Victor Hugo once wrote: “ Mr Bonaparte’s crime is not a crime it is called a necessity. Mr Bonaparte’s robberies are not robberies, they are called measures of state. Mr Bonaparte’s murders are not murders, they are called public safety”. Here then was Machiavellian rationalism in action. “As long as the capitalist encirclement costs, there will be be wreckers, deviationists, spies, terrorists” (Stalin in Fainsod ibid 356 … and an endless host of counterrevolutionaries, bourgeois nationalists, kulaks or German and Japanese agents plotting the demise of socialist Russia.
Before 1917, the purge been excepted within the party. “Unity of Will” and submission to central authority being vital in the face of Czarist repression. Compromise was comparable to treason, obedience, the highest virtue. After 1917 the need remained in order to overcome inertia, suspicion and ignorance, hostility, subversion and sabotage. Lenin had stressed “better fewer and better”, and the consolidation of the party by the constant self purging of fellow travellers. The class struggle did not cease with Red October.
Indeed, as Lenin had prognosticated in “State and Revolution”, it intensified, as external enemies would find allies in the party. Every step towards socialism met with fierce resistance from within: the trade union dispute, the polemics of Trotsky, Kamenev and Zinoviev. When “enemies” infiltrate into the ranks of the vanguard itself, their suppression is not so easy as envisaged by Lenin’s ideals. In the years subsequent to the Civil War, therefore, constant vigilance and battle was all important. Yet the gradual liquidation of the old Bolsheviks in the years 1936 to 1938 pointed to less exalted motives, those of Stalin, using terror as a means for maintaining a monopoly of party leadership. The problem of reconciling this with the class struggle was solved by identifying any form of opposition to his rule with counterrevolution and espionage.
He effectively wrote the script that others followed. At his trial in August 1936 Kamenev confessed how “we have become fascists, we have organized counter-revolution against socialism. Zinoviev likewise: ”my defective Bolshevism was transformed into anti-Bolshevism, and through anti-Bolshevism, I arrived at fascism. Trotskyism is a variety of fascism and Zinovievism is a variety of Trotskyism” (Deutsche, The Prophet Outcast 333).
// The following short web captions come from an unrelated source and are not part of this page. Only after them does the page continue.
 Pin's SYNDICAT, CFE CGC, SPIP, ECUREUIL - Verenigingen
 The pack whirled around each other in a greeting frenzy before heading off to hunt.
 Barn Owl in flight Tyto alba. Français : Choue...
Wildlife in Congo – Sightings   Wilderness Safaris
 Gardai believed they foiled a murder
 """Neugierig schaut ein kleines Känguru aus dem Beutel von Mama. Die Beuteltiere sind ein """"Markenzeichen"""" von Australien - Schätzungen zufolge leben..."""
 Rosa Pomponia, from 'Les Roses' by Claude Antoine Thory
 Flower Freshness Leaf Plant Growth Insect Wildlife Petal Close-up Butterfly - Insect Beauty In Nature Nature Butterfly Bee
Having seized power after Lenin’s death, Stalin had to reconquer it again and again. Endless struggle will be terminated by the physical elimination of all whose party past or present attitudes made them potential opponents. Expulsion, Lenin’s penalty for “factionalism”, had been ineffective. Men who represented the potentiality of an alternative government of rival power centres had to be destroyed, be they active leaders or impotent symbols of opposition like Kamenev and Zinoviev. Reason justified the swift, merciless and all embracing preemptive strike to paralyse and to deter. Potential leaders, the men they influenced or were likely to influence, and an ever- widening circle of associates, friends and relative, who by the very nature of design were implicated. Vengefulness could engender opposition. Oppositional leaders had trained or promoted party man administrators and soldiers – in short, numberless alternative power centres.
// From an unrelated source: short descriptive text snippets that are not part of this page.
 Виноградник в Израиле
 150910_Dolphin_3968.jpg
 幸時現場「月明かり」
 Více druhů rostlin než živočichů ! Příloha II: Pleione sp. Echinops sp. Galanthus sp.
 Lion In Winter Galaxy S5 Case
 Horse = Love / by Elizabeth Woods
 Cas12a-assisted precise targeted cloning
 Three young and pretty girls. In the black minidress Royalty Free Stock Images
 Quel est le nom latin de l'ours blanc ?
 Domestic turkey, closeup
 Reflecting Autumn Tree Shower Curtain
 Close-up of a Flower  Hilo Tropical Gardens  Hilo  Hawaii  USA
The determining reason for Stalin‘s decision on his “final solution” lay perhaps in the realization that the mood of the Old Bolsheviks was one of hostility towards him, having remain unreconciled to personal dictatorship since the Kirov purges. Hostility could erupt into open challenge , and both he and his old comrades remembered the dying Lenin’s s pronouncement: “I propose to the comrades that they consider a means of removing Stalin from his post and appointing to it another person more patient, more loyal, more polite, and (relevant in this context) more considerate to his comrades” (Conquest 537)
When the “Trial of the Sixteen began in August 1936, Trotsky wrote how “Stalin is staging this trial in order to suppress discontent and opposition … (he) treats every criticism and every form of opposition as a conspiracy”. (Deutsche, Outcast 322). Yet, in 1932 Trotsky himself had recognises the need for “unity of will”, “the upsetting at the bureaucratic equilibrium would benefit the forces of counter revolution” (Deutsche Stalin 344). But times had changed, and for the type of man Trotsky represented, there was no place in the party.
The reason for hostility perhaps lay in the basic psychology of the Old Bolsheviks. Nikolai Bukharin told historian Boris Nicolaevsky in 1936 that “we had all been trained in the psychology of oppositionalists … we are critics, destructionionists not builders” (Nicolaevsky 60) Soviet Russia wanted builders, not idealists. Stalin needed therefore to eliminate this millstone, to bring a new ruling class aimed at positive construction and not schismatic criticism. The theorist and the visionary were being supplanted by the young , hard and ambitious New Soviet Man, sincere communists holding key posts which merged political and professional leadership. The integration and stabilization of the regime necessitated increased centralization and the concentration of power in the hands of a select elite. The growing stability called for greater efficiency and control, the crystallization of totalitarianism demanding authority and obedience, and the accountability of the citizen for his inability to adjust to the new pattern.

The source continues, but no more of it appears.